The role of effective community engagement and deliberation in just transitions was a theme.  Can we uncover and foreground shared values around prosperity, strengthening services, economic activity and future trajectories in communities that are currently masked by deep conflicts over mining or over other resource extraction/exploitation?

Improved regulatory frameworks are needed to close the lifecycle and entrench decarbonisation and just transition – Susan’s paper reminds us that there are social costs and regulatory failures in the shift to renewables as well!

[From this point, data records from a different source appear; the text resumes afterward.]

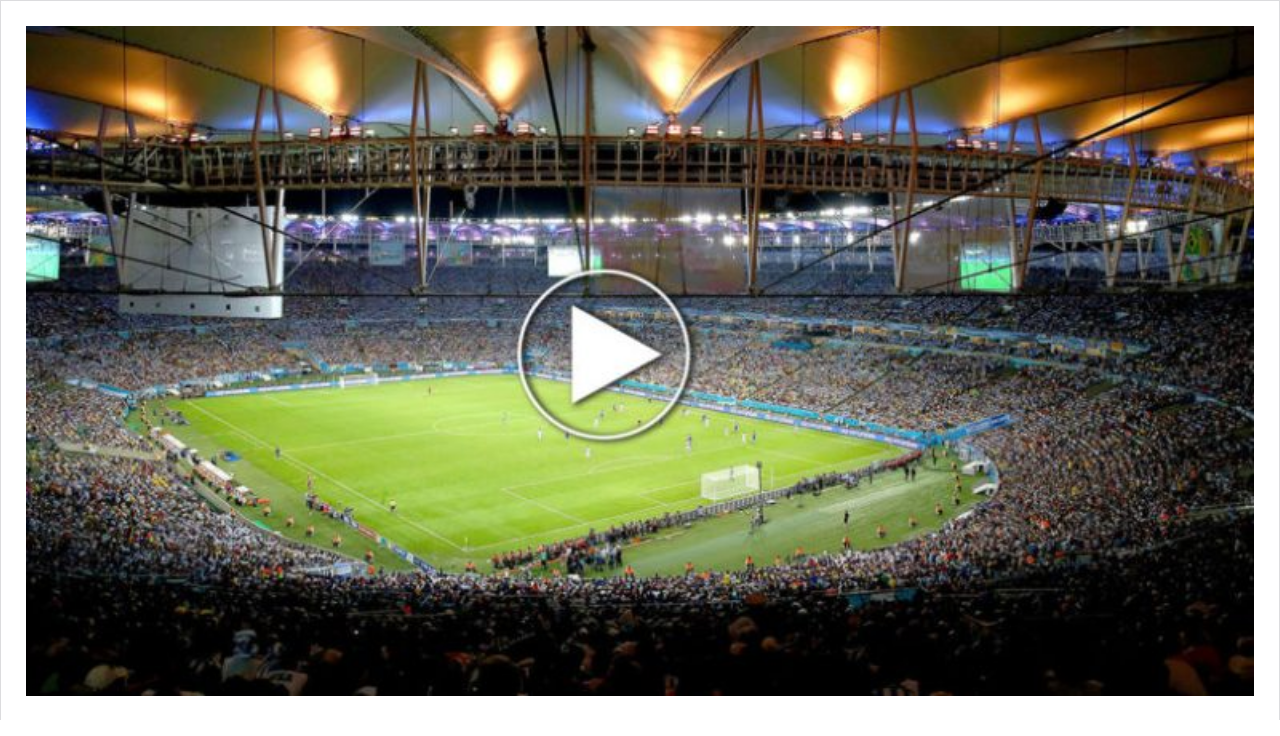

--- FILE ---
content_type: text/html; charset=utf-8
request_url: https://www.google.com/recaptcha/api2/aframe
body_size: 258
content:
<!DOCTYPE HTML><html><head><meta http-equiv="content-type" content="text/html; charset=UTF-8"></head><body><script nonce="aYPA6A7LyynN3QhuAPKuwQ">/** Anti-fraud and anti-abuse applications only. See google.com/recaptcha */ try{var clients={'sodar':'https://pagead2.googlesyndication.com/pagead/sodar?'};window.addEventListener("message",function(a){try{if(a.source===window.parent){var b=JSON.parse(a.data);var c=clients[b['id']];if(c){var d=document.createElement('img');d.src=c+b['params']+'&rc='+(localStorage.getItem("rc::a")?sessionStorage.getItem("rc::b"):"");window.document.body.appendChild(d);sessionStorage.setItem("rc::e",parseInt(sessionStorage.getItem("rc::e")||0)+1);localStorage.setItem("rc::h",'1768688905527');}}}catch(b){}});window.parent.postMessage("_grecaptcha_ready", "*");}catch(b){}</script></body></html>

The regulatory failures and lack of lifecycle analysis we see in coal is also evident in renewables – both in their inputs, but also in the infrastructure. Where these good are produced matters – including renewable energy infrastructure, but also electric car inputs. Again, local communities are bearing the brunt of this transition – this emerging transformation is impacting communities, without effective regulatory regimes at both ends of this transition – the end of coal and the oncoming renewable transformation – so, there is an ongoing energy injustice that is unresolved.

Stuart’s paper considered whether community owned energy systems go some way toward remedying this. Is it a positive move away from neoliberal energy choice towards community self-sufficiency rather than investment in new power plants? The use of community grids and organising autonomy via peer to peer trading. But this continues and entrenches a neoliberal, individual approach to the energy future. These dynamics will lead to corporate energy retreat from rural and remote communities – and community projects needing to step in and fill this gap under the guide of the democratisation of energy.

Further reflections and findings from the workshop will be shared in the new year. Until then, thank you to all involved, as well as the Australian Political Studies Association for bringing us together.